Le journaliste-marchand de sommeil montre du doigt un bâtiment monumental après l’autre. Il y a à peine dix ans, on pouvait louer ou acheter avec un revenu modeste. Aujourd’hui, un étage de 80 mètres carrés coûte au minimal 750.000 euros. « Par-dessus le marché, les revenus des biens locatifs ne sont pas imposables. Cela accroît encore le fossé entre ceux qui ont les moyens, et ceux qui n’en ont pas », déplore-t-il.
De Geus cite Thomas Piketty : « Dans son livre ‘Le Capital au XXIe siècle’, l’économiste affirme que la croissance des richesses est à l’origine d’un écart croissant. Le vrai coupable est l’immobilier, aidé par l’argent des héritages et des règles fiscales bizarres. » Dans son livre, le journaliste souligne le paradoxe : « L’inégalité par la propriété immobilière est le vrai problème. Si vous n’achetez pas maintenant, vous êtes un pigeon. Mais il faut être succesful de participer. Et pour beaucoup, il est trop tard. »
20 hundreds of thousands d’habitants en 2050
A la fin de la Seconde Guerre mondiale, les Pays-Bas comptaient 9 hundreds of thousands d’habitants. Quatre-vingts ans plus tard, la inhabitants a presque doublé. Dans le scénario le plus optimiste, il y aura 20 hundreds of thousands d’habitants en 2050, de sorte que chaque kilomètre de terrain comptera en moyenne 590 habitants. Avec la même densité, la France compterait 325 hundreds of thousands d’habitants. « Nous devrions y réfléchir aussi », soupire de Geus, « Est-ce que nous voulons vraiment plus de monde ? » C’est une query qui occupe peu de politiciens. « Avec l’augmentation de la inhabitants, nous sommes en fait victimes de notre propre succès, pourrait-on dire. »

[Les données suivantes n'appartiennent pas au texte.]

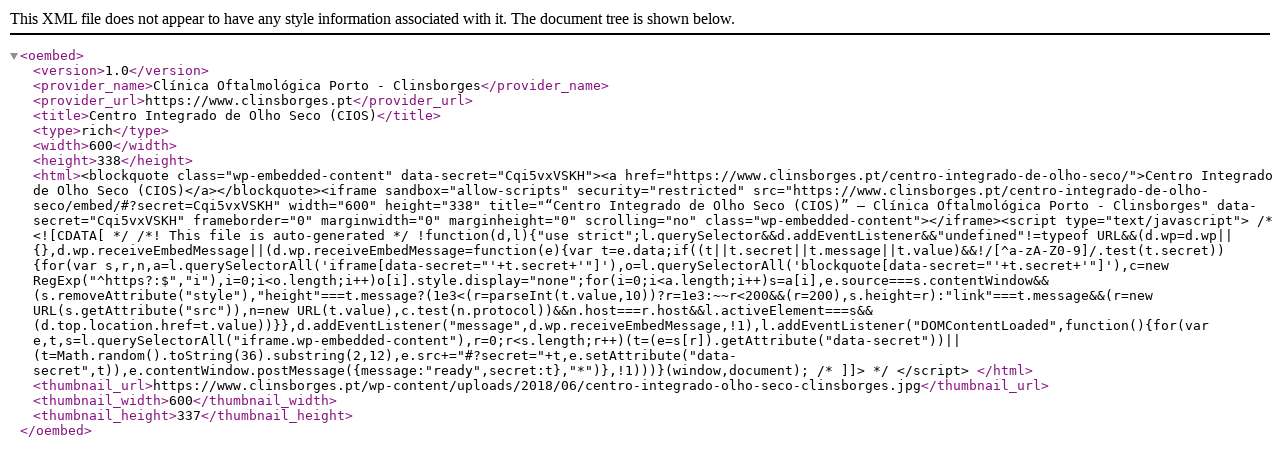

--- FILE ---
content_type: text/xml; charset=UTF-8
request_url: https://www.clinsborges.pt/wp-json/oembed/1.0/embed?url=http%3A%2F%2Fwww.clinsborges.pt%2Fcentro-integrado-de-olho-seco%2F&format=xml
body_size: 923
content:
<?xml version="1.0"?>
<oembed><version>1.0</version><provider_name>Cl&#xED;nica Oftalmol&#xF3;gica Porto - Clinsborges</provider_name><provider_url>https://www.clinsborges.pt</provider_url><title>Centro Integrado de Olho Seco (CIOS)</title><type>rich</type><width>600</width><height>338</height><html>&lt;blockquote class="wp-embedded-content" data-secret="Cqi5vxVSKH"&gt;&lt;a href="https://www.clinsborges.pt/centro-integrado-de-olho-seco/"&gt;Centro Integrado de Olho Seco (CIOS)&lt;/a&gt;&lt;/blockquote&gt;&lt;iframe sandbox="allow-scripts" security="restricted" src="https://www.clinsborges.pt/centro-integrado-de-olho-seco/embed/#?secret=Cqi5vxVSKH" width="600" height="338" title="&#x201C;Centro Integrado de Olho Seco (CIOS)&#x201D; &#x2014; Cl&#xED;nica Oftalmol&#xF3;gica Porto - Clinsborges" data-secret="Cqi5vxVSKH" frameborder="0" marginwidth="0" marginheight="0" scrolling="no" class="wp-embedded-content"&gt;&lt;/iframe&gt;&lt;script type="text/javascript"&gt;
/* &lt;![CDATA[ */
/*! This file is auto-generated */
!function(d,l){"use strict";l.querySelector&amp;&amp;d.addEventListener&amp;&amp;"undefined"!=typeof URL&amp;&amp;(d.wp=d.wp||{},d.wp.receiveEmbedMessage||(d.wp.receiveEmbedMessage=function(e){var t=e.data;if((t||t.secret||t.message||t.value)&amp;&amp;!/[^a-zA-Z0-9]/.test(t.secret)){for(var s,r,n,a=l.querySelectorAll('iframe[data-secret="'+t.secret+'"]'),o=l.querySelectorAll('blockquote[data-secret="'+t.secret+'"]'),c=new RegExp("^https?:$","i"),i=0;i&lt;o.length;i++)o[i].style.display="none";for(i=0;i&lt;a.length;i++)s=a[i],e.source===s.contentWindow&amp;&amp;(s.removeAttribute("style"),"height"===t.message?(1e3&lt;(r=parseInt(t.value,10))?r=1e3:~~r&lt;200&amp;&amp;(r=200),s.height=r):"link"===t.message&amp;&amp;(r=new URL(s.getAttribute("src")),n=new URL(t.value),c.test(n.protocol))&amp;&amp;n.host===r.host&amp;&amp;l.activeElement===s&amp;&amp;(d.top.location.href=t.value))}},d.addEventListener("message",d.wp.receiveEmbedMessage,!1),l.addEventListener("DOMContentLoaded",function(){for(var e,t,s=l.querySelectorAll("iframe.wp-embedded-content"),r=0;r&lt;s.length;r++)(t=(e=s[r]).getAttribute("data-secret"))||(t=Math.random().toString(36).substring(2,12),e.src+="#?secret="+t,e.setAttribute("data-secret",t)),e.contentWindow.postMessage({message:"ready",secret:t},"*")},!1)))}(window,document);
/* ]]&gt; */
&lt;/script&gt;
</html><thumbnail_url>https://www.clinsborges.pt/wp-content/uploads/2018/06/centro-integrado-olho-seco-clinsborges.jpg</thumbnail_url><thumbnail_width>600</thumbnail_width><thumbnail_height>337</thumbnail_height></oembed>
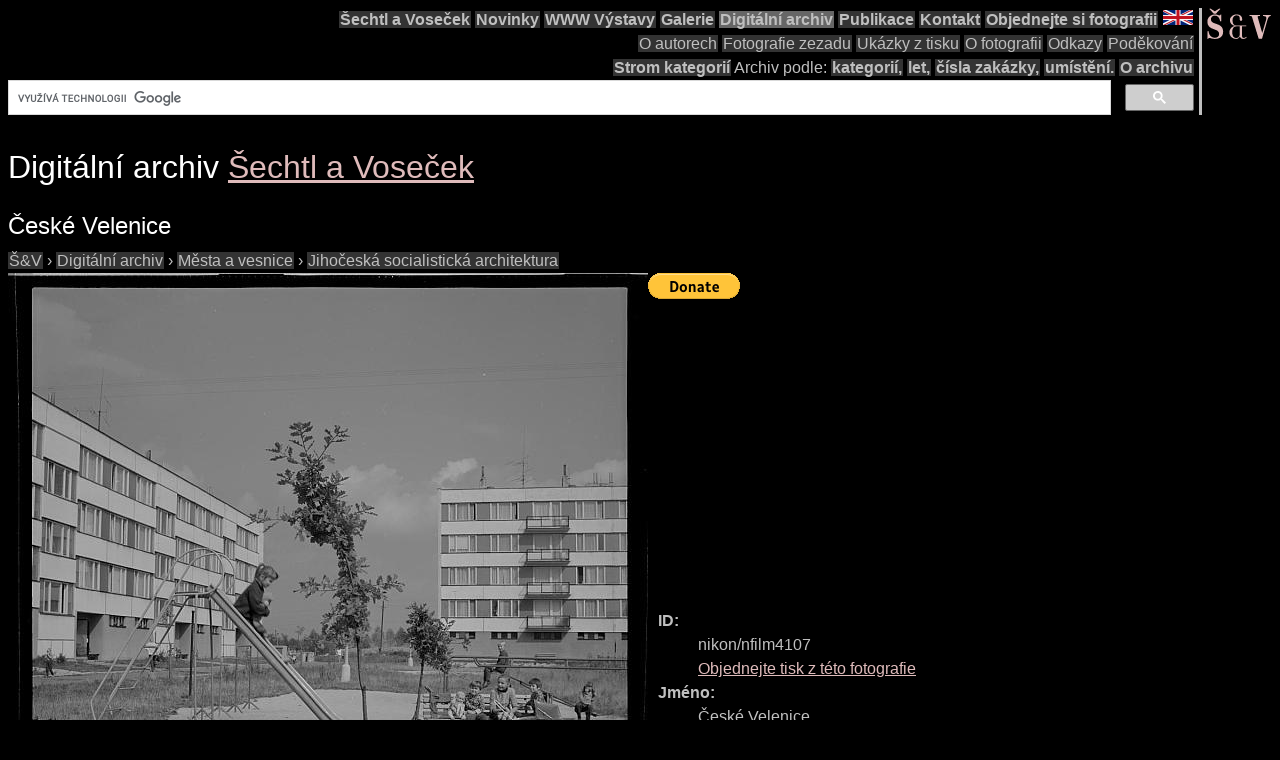

--- FILE ---
content_type: text/html; charset=utf-8
request_url: https://www.google.com/recaptcha/api2/aframe
body_size: 92
content:
<!DOCTYPE HTML><html><head><meta http-equiv="content-type" content="text/html; charset=UTF-8"></head><body><script nonce="b9RlVGQ7OSRG8hzii5j_8A">/** Anti-fraud and anti-abuse applications only. See google.com/recaptcha */ try{var clients={'sodar':'https://pagead2.googlesyndication.com/pagead/sodar?'};window.addEventListener("message",function(a){try{if(a.source===window.parent){var b=JSON.parse(a.data);var c=clients[b['id']];if(c){var d=document.createElement('img');d.src=c+b['params']+'&rc='+(localStorage.getItem("rc::a")?sessionStorage.getItem("rc::b"):"");window.document.body.appendChild(d);sessionStorage.setItem("rc::e",parseInt(sessionStorage.getItem("rc::e")||0)+1);localStorage.setItem("rc::h",'1769021822709');}}}catch(b){}});window.parent.postMessage("_grecaptcha_ready", "*");}catch(b){}</script></body></html>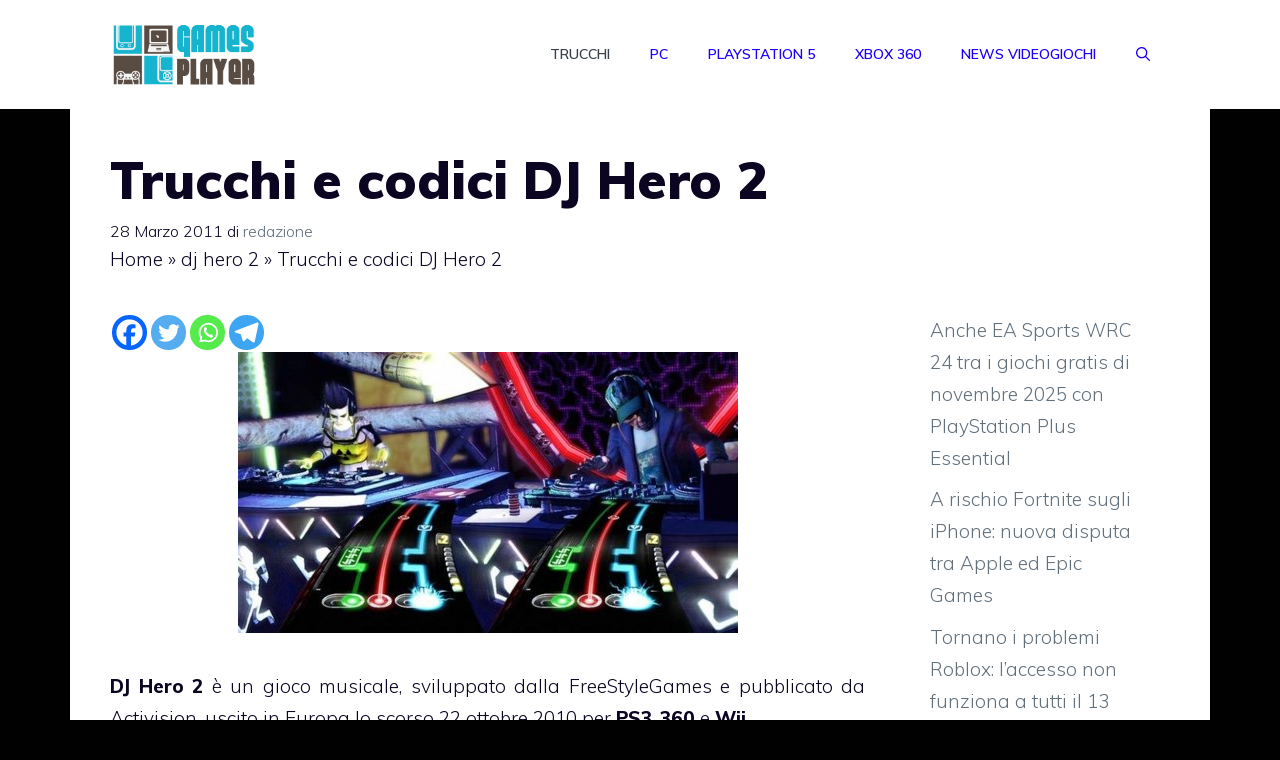

--- FILE ---
content_type: text/html; charset=utf-8
request_url: https://www.google.com/recaptcha/api2/aframe
body_size: 256
content:
<!DOCTYPE HTML><html><head><meta http-equiv="content-type" content="text/html; charset=UTF-8"></head><body><script nonce="ch_ILzcyVOfOE-yiM3Tqrw">/** Anti-fraud and anti-abuse applications only. See google.com/recaptcha */ try{var clients={'sodar':'https://pagead2.googlesyndication.com/pagead/sodar?'};window.addEventListener("message",function(a){try{if(a.source===window.parent){var b=JSON.parse(a.data);var c=clients[b['id']];if(c){var d=document.createElement('img');d.src=c+b['params']+'&rc='+(localStorage.getItem("rc::a")?sessionStorage.getItem("rc::b"):"");window.document.body.appendChild(d);sessionStorage.setItem("rc::e",parseInt(sessionStorage.getItem("rc::e")||0)+1);localStorage.setItem("rc::h",'1762347218172');}}}catch(b){}});window.parent.postMessage("_grecaptcha_ready", "*");}catch(b){}</script></body></html>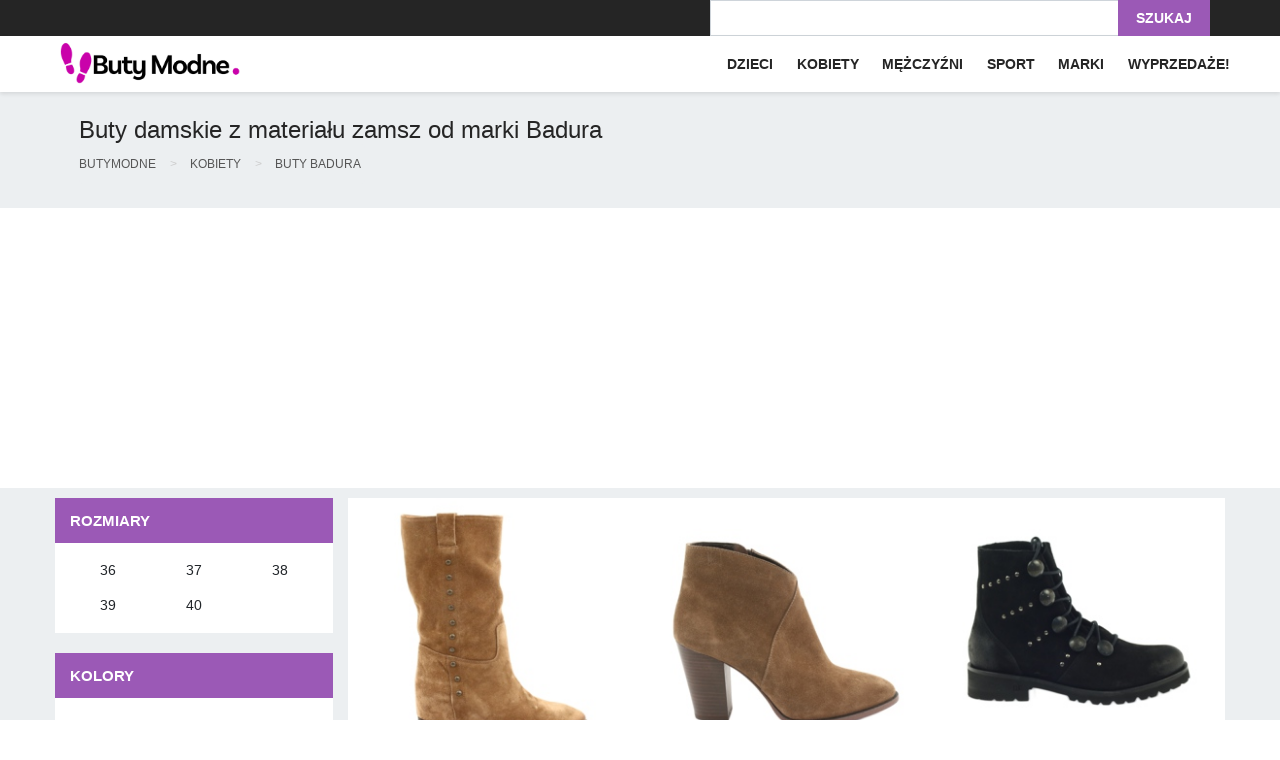

--- FILE ---
content_type: text/html; charset=utf-8
request_url: https://www.google.com/recaptcha/api2/aframe
body_size: 247
content:
<!DOCTYPE HTML><html><head><meta http-equiv="content-type" content="text/html; charset=UTF-8"></head><body><script nonce="kHixLfV7J_KrefQwMsdWrg">/** Anti-fraud and anti-abuse applications only. See google.com/recaptcha */ try{var clients={'sodar':'https://pagead2.googlesyndication.com/pagead/sodar?'};window.addEventListener("message",function(a){try{if(a.source===window.parent){var b=JSON.parse(a.data);var c=clients[b['id']];if(c){var d=document.createElement('img');d.src=c+b['params']+'&rc='+(localStorage.getItem("rc::a")?sessionStorage.getItem("rc::b"):"");window.document.body.appendChild(d);sessionStorage.setItem("rc::e",parseInt(sessionStorage.getItem("rc::e")||0)+1);localStorage.setItem("rc::h",'1762179278787');}}}catch(b){}});window.parent.postMessage("_grecaptcha_ready", "*");}catch(b){}</script></body></html>

--- FILE ---
content_type: text/plain
request_url: https://www.google-analytics.com/j/collect?v=1&_v=j102&a=1825543228&t=pageview&_s=1&dl=https%3A%2F%2Fbutymodne.pl%2Fprodukty-damskie-badura-zamsz-c1.p1.f119.html&ul=en-us%40posix&dt=Produkty%20damskie%20marki%20Badura%20z%20materia%C5%82u%20zamsz%20%E2%80%93%20wybierz%20idealne%20buty%20dla%20siebie%20-%20ButyModne.pl&sr=1280x720&vp=1280x720&_u=YEBAAEABAAAAACAAI~&jid=881877248&gjid=1793102693&cid=574402823.1762179277&tid=UA-16734109-1&_gid=1348865159.1762179277&_r=1&_slc=1&cd1=71856%2C70075%2C46188&cd2=searchresults&z=1776368688
body_size: -449
content:
2,cG-WYL93CD470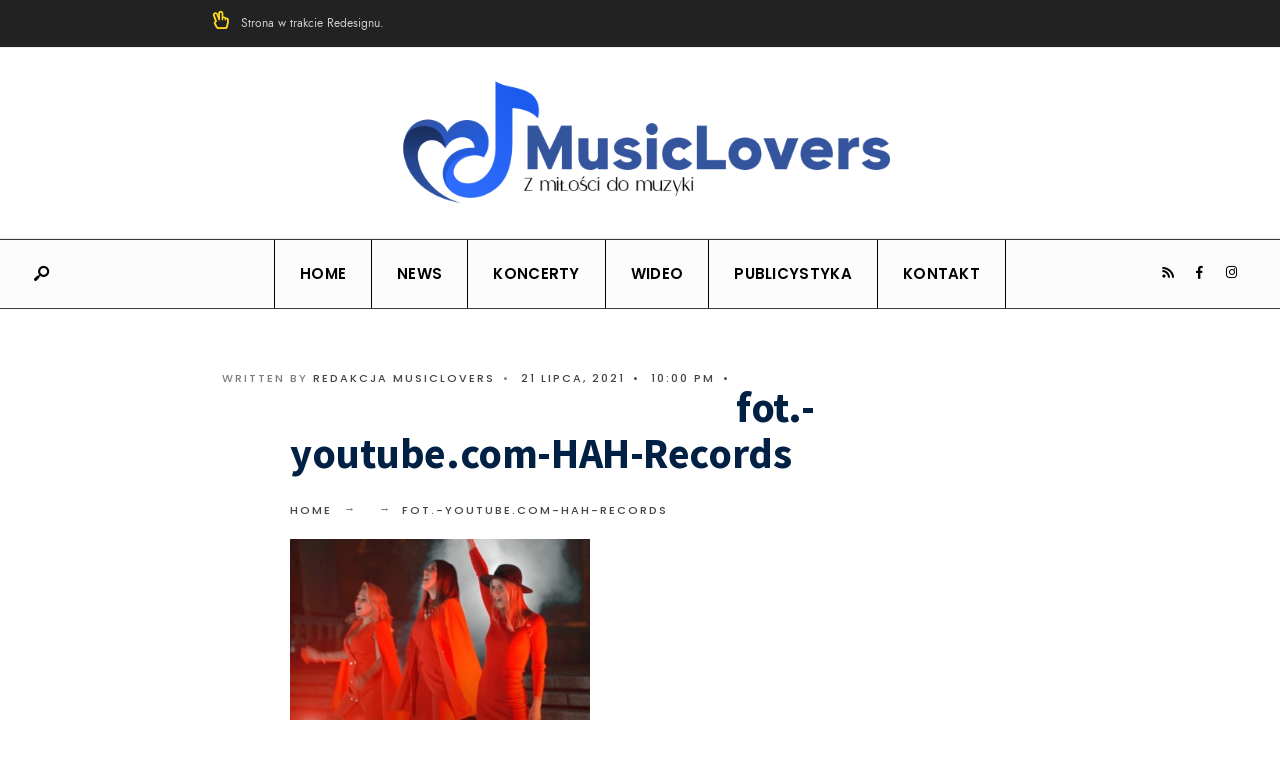

--- FILE ---
content_type: text/html; charset=utf-8
request_url: https://www.google.com/recaptcha/api2/aframe
body_size: 267
content:
<!DOCTYPE HTML><html><head><meta http-equiv="content-type" content="text/html; charset=UTF-8"></head><body><script nonce="j1pJm-laqV_82yupXqUFrw">/** Anti-fraud and anti-abuse applications only. See google.com/recaptcha */ try{var clients={'sodar':'https://pagead2.googlesyndication.com/pagead/sodar?'};window.addEventListener("message",function(a){try{if(a.source===window.parent){var b=JSON.parse(a.data);var c=clients[b['id']];if(c){var d=document.createElement('img');d.src=c+b['params']+'&rc='+(localStorage.getItem("rc::a")?sessionStorage.getItem("rc::b"):"");window.document.body.appendChild(d);sessionStorage.setItem("rc::e",parseInt(sessionStorage.getItem("rc::e")||0)+1);localStorage.setItem("rc::h",'1769166929765');}}}catch(b){}});window.parent.postMessage("_grecaptcha_ready", "*");}catch(b){}</script></body></html>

La scenario tendue aux Pays-Bas n’est pas seulement une query démographique. Certaines règles fiscales généreuses influencent également le marché. Les dad and mom peuvent donner 100.000 euros libres d’impôts aux enfants pour l’achat d’un bien, ce qui désavantage ceux qui n’ont pas de dad and mom avec un bas de laine. « Le plus absurde, c’est que les revenus locatifs aux Pays-Bas ne sont pas imposables », explique de Geus, légèrement énervé.
« Construire plus ! » dit en choeur le foyer des entrepreneurs et des promoteurs immobiliers. Mais ce n’est pas une answer structurelle. « Balivernes, réplique de Geus. Même avec plus de logements, la valeur proceed à augmenter. Tout est donc déterminé par le porte-monnaie de l’acheteur : le montant que vous pouvez emprunter à la banque et celui que vous avez économisé ou que vous recevez de vos dad and mom. C’est pourquoi les prix augmentent si rapidement : plus vous pouvez payer, plus vous payez. »
Deux mois après les élections, les partis de la coalition sont toujours occupés à négocier un nouveau gouvernement. On ne sait pas encore qui sera Premier ministre. Une selected est sûre : le logement sera l’une de ses grandes priorités. Le ministère du Logement, qui a été supprimé en 2010, fera probablement son retour. Dès son entrée en fonction, son nouveau ministre devra travailler d’arrache-pied pour se débarrasser d’un énorme file : la plus grande crise du logement de l’histoire des Pays-Bas.